(Provided text)
# Asia Exclusive "Platinum Bronze" - has it been released?



## supko (Dec 28, 2005)

I saw this description on the Color Stories page, and I guess they are bronzing powders?
http://www.specktra.net/2005_platinum_bronze.php

I'd love to be able to get my hands on Bronze Tease.  

Has this collection been released?  If so, was it long ago?

Just curious (and potentially bummed!)

thanks!!


----------



## FemmeNoir (Dec 29, 2005)

Hi,

Yes, it was released last summer. I got one of them- a peachy one- when I was in Japan.


----------



## irmati (Dec 29, 2005)

Quote:

   Originally Posted by *FemmeNoir* 
_Hi,

Yes, it was released last summer. I got one of them- a peachy one- when I was in Japan._

 
I hope to go in Japan next year


----------



## ambriel (Jan 1, 2006)

I had someone CP the whole collection for me last summer...they're all gorgeous!!!!


----------



## lianna (Jan 2, 2006)

Not sure about this but I think it may still be available at some MAC counters cos I remember seeing it a couple of weeks ago at my loval MAC counter. I'll be going by on Friday so I can check it out for you if you want


----------



## badpenny (Jan 3, 2006)

As a fair skinned gal, I would LOVE to get my hands on these!  Hopefully, they'll release these here eventually like they did with Lustrevision.


----------

(Required work) Reproduce the forum thread above about the Asia Exclusive "Platinum Bronze" collection word for word, from its title through the final post.

(Given information)
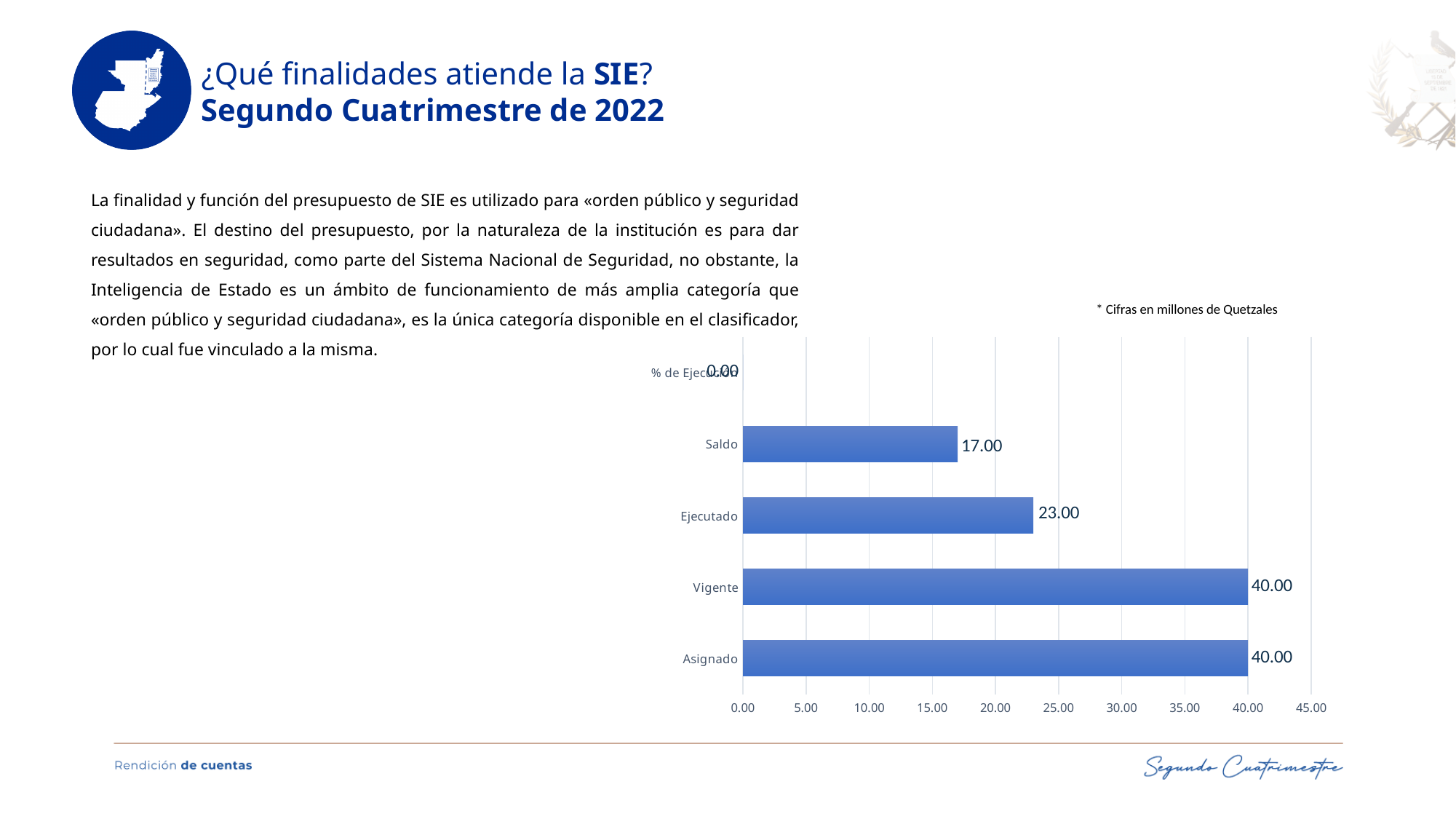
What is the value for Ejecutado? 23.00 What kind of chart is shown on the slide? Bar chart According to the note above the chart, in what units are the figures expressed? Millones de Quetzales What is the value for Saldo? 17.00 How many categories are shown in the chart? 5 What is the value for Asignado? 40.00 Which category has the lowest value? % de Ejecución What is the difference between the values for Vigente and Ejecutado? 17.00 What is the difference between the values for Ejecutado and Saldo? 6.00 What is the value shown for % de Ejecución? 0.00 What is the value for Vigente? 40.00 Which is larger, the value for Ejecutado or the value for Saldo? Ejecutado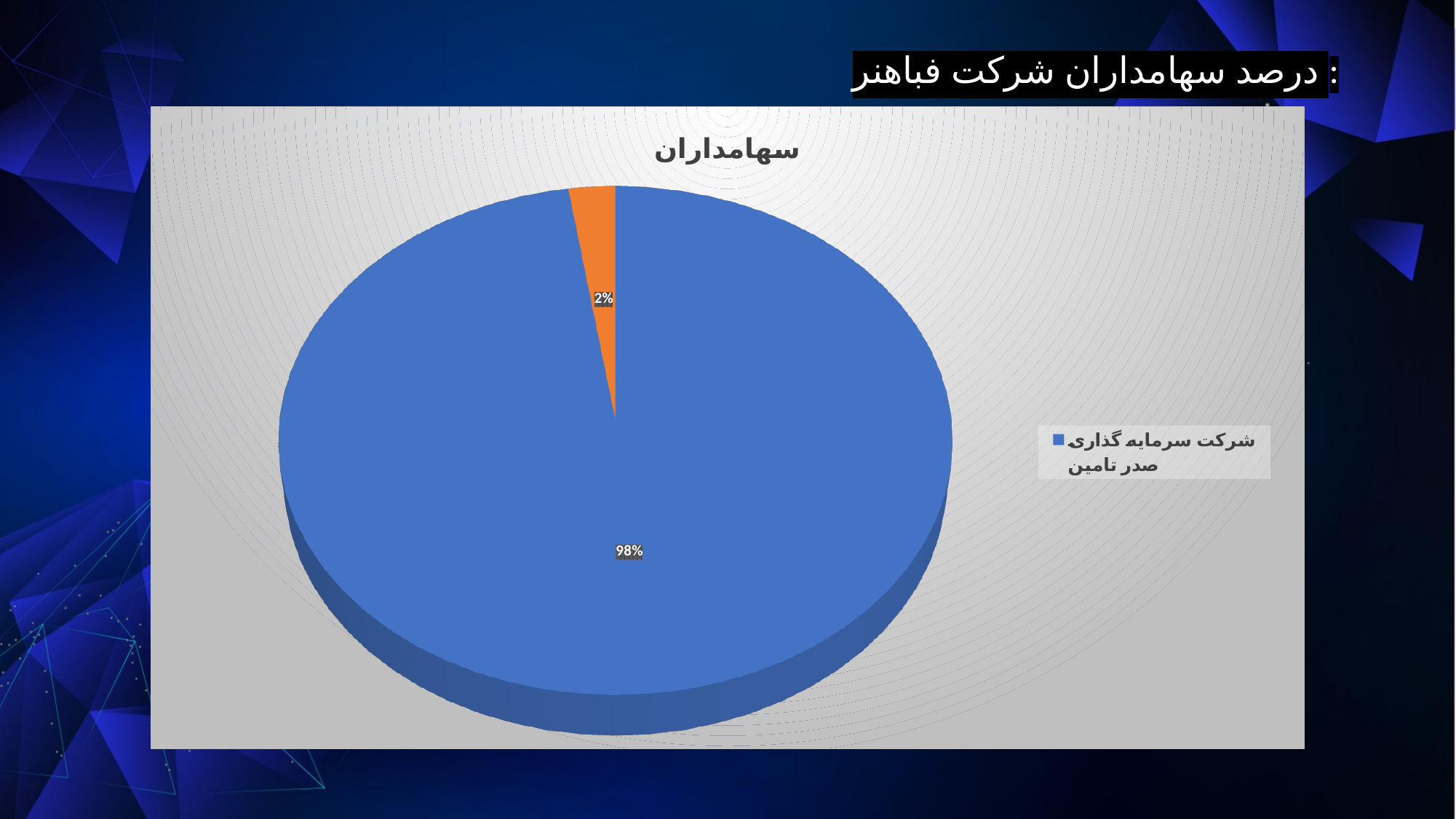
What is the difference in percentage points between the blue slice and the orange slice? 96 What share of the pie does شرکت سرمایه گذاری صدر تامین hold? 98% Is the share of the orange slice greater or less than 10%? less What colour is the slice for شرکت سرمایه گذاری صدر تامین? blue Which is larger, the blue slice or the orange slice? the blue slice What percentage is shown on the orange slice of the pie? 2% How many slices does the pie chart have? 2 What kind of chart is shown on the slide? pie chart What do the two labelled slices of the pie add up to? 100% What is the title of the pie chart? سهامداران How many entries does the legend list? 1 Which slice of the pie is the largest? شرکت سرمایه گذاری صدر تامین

(Task output)
# Asia Exclusive "Platinum Bronze" - has it been released?



## supko (Dec 28, 2005)

I saw this description on the Color Stories page, and I guess they are bronzing powders?
http://www.specktra.net/2005_platinum_bronze.php

I'd love to be able to get my hands on Bronze Tease.  

Has this collection been released?  If so, was it long ago?

Just curious (and potentially bummed!)

thanks!!


----------



## FemmeNoir (Dec 29, 2005)

Hi,

Yes, it was released last summer. I got one of them- a peachy one- when I was in Japan.


----------



## irmati (Dec 29, 2005)

Quote:

   Originally Posted by *FemmeNoir* 
_Hi,

Yes, it was released last summer. I got one of them- a peachy one- when I was in Japan._

 
I hope to go in Japan next year


----------



## ambriel (Jan 1, 2006)

I had someone CP the whole collection for me last summer...they're all gorgeous!!!!


----------



## lianna (Jan 2, 2006)

Not sure about this but I think it may still be available at some MAC counters cos I remember seeing it a couple of weeks ago at my loval MAC counter. I'll be going by on Friday so I can check it out for you if you want


----------



## badpenny (Jan 3, 2006)

As a fair skinned gal, I would LOVE to get my hands on these!  Hopefully, they'll release these here eventually like they did with Lustrevision.


----------